Although the exchange-traded fund (ETF) market is growing as a critical investment vehicle, many funds are concentrated in a few countries. Several factors are propelling these countries to account for the highest number of ETFs.

According to data acquired by Finbold, the US has the highest number of ETFs as of August 16, 2021, at 1,243. The UK ranks second at 1,010, followed by Switzerland at 650. Cumulatively, the three countries account for 2,903 ETFs or 45.4% of the total ETFs by the top ten countries.

Interestingly, China’s ETFs count is almost half of the US funds at 555, followed by Ireland at 543 in the fifth spot.

Other countries with a significant number of ETFs include Canada (533), Germany (533), Netherlands (516), France (420), and Japan (382).

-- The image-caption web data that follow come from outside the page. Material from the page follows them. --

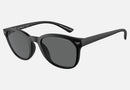 EA4225U / Black (Matte black) / Grey (Dark Grey) (500187) / 53-20-145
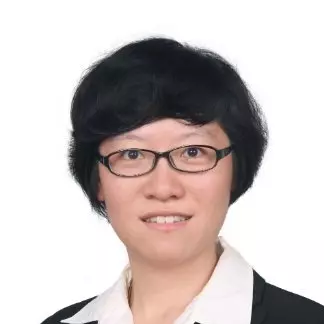 Qiaoying (Jenny) Zhang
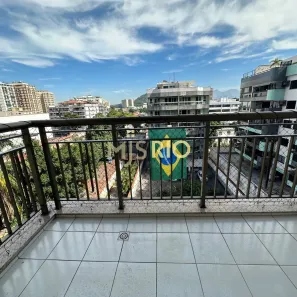 Apartamento com 2 Quartos à venda, 76m² no Freguesia (Jacarepaguá), Rio de Janeiro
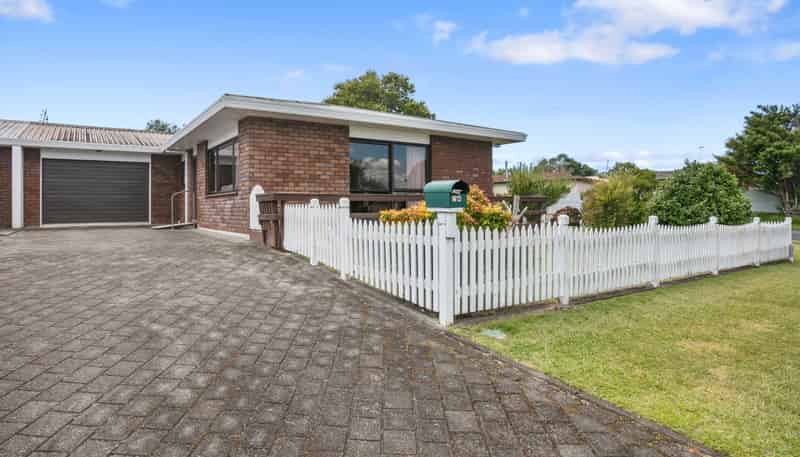 2A Blundell Place, Katikati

ETFs impacted by economic recovery measures

The report highlights why a select few countries are dominating the ETF market. According to the research report, the high number of ETFs in countries like the US results from the government’s reaction to the coronavirus pandemic. The Federal Reserve opted for fixed-income ETFs to strengthen the bond market, a move that has acted as a significant catalyst for the sector growth from new players to investors.

The country’s dominance of ETFs correlates with a period in which the sector also recorded an influx of investors and different products. The report notes that the number of ETFs globally surged 133.42% between 2016 and 2020, from 4,866 to 7,602. Therefore, the number of ETFs by the top countries accounts for 83% of the global ETF count.

Consequently, the number of assets under management by the ETFs during the same period also surged to 56.22%, from $3.4 trillion to $7.9 trillion.

The growth is guided by factors such as transparency in the ETF market alongside the low risk of investment feature.